(Collection entries)
╔══
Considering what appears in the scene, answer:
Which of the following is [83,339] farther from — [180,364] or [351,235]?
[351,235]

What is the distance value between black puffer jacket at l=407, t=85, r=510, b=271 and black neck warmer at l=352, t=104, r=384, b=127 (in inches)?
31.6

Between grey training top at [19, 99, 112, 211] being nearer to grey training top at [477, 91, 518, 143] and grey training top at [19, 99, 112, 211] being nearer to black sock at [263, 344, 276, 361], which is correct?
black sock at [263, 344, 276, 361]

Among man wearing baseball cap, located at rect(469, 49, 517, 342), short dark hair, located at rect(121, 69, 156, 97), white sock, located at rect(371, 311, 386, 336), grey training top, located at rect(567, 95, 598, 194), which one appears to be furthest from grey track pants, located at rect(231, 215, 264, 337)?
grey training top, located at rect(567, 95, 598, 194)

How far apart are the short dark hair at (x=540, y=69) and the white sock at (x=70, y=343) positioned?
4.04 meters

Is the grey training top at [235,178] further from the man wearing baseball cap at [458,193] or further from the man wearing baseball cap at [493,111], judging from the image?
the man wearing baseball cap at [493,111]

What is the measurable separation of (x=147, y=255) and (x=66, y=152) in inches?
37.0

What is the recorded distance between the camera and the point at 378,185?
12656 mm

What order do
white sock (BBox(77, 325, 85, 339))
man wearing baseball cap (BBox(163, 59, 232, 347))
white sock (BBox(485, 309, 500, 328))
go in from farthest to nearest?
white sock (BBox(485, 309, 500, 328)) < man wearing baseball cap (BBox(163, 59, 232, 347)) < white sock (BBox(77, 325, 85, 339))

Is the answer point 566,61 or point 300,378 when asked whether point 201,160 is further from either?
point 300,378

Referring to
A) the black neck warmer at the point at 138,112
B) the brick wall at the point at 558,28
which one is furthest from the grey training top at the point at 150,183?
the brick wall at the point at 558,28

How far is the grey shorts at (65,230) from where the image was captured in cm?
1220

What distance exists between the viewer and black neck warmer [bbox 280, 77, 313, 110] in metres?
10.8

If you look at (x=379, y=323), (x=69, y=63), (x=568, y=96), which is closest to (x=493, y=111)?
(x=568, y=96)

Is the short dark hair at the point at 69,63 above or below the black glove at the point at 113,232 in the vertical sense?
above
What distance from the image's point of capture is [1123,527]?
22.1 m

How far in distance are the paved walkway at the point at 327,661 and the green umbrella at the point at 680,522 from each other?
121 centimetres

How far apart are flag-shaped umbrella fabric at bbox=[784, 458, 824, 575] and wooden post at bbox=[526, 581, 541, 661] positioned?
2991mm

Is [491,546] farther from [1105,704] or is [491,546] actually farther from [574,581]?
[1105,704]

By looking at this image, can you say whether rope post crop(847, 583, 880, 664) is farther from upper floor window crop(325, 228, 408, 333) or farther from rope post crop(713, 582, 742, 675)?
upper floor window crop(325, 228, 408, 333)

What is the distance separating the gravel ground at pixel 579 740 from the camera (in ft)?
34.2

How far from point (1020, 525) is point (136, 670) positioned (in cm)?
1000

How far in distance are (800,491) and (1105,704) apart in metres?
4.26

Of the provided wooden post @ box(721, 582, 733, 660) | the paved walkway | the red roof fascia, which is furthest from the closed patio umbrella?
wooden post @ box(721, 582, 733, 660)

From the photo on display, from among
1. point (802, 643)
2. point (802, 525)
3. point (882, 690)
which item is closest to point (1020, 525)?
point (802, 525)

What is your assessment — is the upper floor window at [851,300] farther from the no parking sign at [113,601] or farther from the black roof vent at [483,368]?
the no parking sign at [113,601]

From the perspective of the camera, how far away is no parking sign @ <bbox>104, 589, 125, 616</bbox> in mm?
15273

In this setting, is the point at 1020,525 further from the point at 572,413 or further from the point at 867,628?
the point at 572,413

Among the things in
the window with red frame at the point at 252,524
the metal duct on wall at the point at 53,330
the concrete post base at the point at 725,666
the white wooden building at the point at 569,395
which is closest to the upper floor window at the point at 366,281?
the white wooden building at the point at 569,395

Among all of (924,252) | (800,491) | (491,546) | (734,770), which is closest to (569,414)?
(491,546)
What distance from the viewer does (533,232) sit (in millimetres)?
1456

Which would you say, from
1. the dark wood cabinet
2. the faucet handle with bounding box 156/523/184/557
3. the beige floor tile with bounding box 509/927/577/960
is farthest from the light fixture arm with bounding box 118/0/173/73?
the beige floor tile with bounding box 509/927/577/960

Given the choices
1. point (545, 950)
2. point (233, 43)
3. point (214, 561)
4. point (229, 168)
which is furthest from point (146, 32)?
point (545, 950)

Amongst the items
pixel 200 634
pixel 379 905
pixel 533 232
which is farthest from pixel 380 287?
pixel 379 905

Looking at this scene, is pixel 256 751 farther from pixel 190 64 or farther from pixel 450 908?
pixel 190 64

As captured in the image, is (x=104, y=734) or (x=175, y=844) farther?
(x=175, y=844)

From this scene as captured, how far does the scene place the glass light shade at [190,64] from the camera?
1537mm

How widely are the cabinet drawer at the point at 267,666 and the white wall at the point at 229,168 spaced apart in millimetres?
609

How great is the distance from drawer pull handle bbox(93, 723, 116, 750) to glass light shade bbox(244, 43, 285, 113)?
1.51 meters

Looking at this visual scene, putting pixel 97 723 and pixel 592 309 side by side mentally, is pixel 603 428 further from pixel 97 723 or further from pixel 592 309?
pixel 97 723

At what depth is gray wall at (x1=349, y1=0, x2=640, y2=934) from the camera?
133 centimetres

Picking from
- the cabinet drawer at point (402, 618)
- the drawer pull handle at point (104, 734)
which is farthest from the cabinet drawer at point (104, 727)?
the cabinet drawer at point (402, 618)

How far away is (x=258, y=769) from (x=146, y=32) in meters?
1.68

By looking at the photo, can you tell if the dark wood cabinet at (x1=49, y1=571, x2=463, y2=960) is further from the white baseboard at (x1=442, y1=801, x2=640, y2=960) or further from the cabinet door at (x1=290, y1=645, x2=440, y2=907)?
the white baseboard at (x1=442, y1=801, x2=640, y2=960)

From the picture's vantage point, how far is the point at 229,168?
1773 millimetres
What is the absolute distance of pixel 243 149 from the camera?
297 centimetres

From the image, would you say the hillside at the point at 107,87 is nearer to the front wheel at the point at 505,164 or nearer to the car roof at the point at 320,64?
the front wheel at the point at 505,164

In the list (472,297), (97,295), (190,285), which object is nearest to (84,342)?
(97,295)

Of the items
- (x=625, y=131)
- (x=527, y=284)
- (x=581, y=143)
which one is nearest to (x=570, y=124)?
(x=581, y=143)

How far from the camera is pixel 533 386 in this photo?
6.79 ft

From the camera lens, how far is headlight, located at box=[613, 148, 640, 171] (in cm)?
╚══
Directions:
Please transfer everything from the line containing "In the list" down to the end of the material, adding 59 to every coordinate and distance value in the answers.

The result:
In the list (472,297), (97,295), (190,285), which object is nearest to (84,342)?
(156,354)

Of the items
- (x=625, y=131)
- (x=527, y=284)
- (x=581, y=143)
which one is nearest to (x=570, y=124)?
(x=640, y=202)

How far from the camera is pixel 533 386 in this photo?
65.79 ft

From the camera lens, how far is headlight, located at box=[613, 148, 640, 171] (in cm)?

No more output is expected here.